Acoustic imaging on submarines
DST Group is an international trailblazer in the use of acoustic imaging on submarines.
Software and techniques developed by DST have aided the Royal Australian Navy (RAN) and sparked interest from the Naval Research Laboratory (NRL) in the US, an organisation recognised as the pioneer of acoustic imaging.
Acoustic imaging enables users to quantify a vessel’s acoustic signature and identify where the noise is being radiated. It does so by measuring noise in the nearfield (close to the vessel) and then projecting into the distance (farfield). DST’s developments enable accurate measurements to be taken without the need for a vessel to go to a range. This means extensive time and cost savings for the RAN.
The NRL developed the original acoustic holography theory and processing but had concerns about transforming it from the laboratory to real life. In particular, they were uncertain how to obtain the precision they considered necessary. DST looked at the question of precision and how robust the methodology was and showed that it was indeed possible to make meaningful measurements on a submarine in the real world. As part of this work, the NRL paid DST to provide a demonstration of the ‘real world’ system at the US Navy (USN) Southeast Alaska Acoustic Measurement Facility (SEAFAC) range in Alaska in 2000.

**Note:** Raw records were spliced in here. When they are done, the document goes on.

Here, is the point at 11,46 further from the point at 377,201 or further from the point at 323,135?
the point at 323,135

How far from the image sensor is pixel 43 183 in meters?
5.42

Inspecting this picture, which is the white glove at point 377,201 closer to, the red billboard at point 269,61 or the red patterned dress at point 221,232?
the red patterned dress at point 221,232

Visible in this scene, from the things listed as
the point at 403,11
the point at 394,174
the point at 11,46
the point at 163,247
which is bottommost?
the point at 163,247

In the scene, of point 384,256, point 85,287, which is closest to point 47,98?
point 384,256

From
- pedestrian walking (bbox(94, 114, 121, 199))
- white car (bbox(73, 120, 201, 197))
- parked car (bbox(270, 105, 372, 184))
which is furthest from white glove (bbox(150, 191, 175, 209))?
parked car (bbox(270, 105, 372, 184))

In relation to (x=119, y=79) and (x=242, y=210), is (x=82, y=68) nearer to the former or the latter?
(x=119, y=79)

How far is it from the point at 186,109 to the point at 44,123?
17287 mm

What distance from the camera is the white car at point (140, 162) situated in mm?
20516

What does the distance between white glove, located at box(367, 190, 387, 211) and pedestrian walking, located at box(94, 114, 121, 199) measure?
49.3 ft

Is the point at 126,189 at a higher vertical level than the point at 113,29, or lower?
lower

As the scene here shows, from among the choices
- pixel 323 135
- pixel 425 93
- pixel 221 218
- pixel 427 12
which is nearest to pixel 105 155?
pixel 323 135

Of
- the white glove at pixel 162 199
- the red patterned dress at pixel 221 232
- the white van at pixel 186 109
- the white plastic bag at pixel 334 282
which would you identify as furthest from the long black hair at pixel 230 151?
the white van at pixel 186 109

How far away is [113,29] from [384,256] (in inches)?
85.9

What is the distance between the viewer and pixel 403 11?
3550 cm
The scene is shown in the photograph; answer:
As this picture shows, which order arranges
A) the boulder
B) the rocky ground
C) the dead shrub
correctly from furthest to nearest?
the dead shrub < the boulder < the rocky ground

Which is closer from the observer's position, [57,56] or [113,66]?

DST first demonstrated the technology’s effectiveness in 1998, when tests were carried out on the submarine HMAS Farncomb. This boat had problems with machinery noise and though the source of the noise was known, the transmission path proved elusive. Using its acoustic imaging technology, DST was able to monitor the noise behaviour, identify the transmission path and then devise a suitable solution.
DST has also used the system to investigate the noise generated by the fin top exhaust on submarines. Using a special test rig, the system was used to measure and provide a picture of the noise from the exhaust outlet all the way to the surface. The tests were undertaken in conjunction with Kockums in Sweden.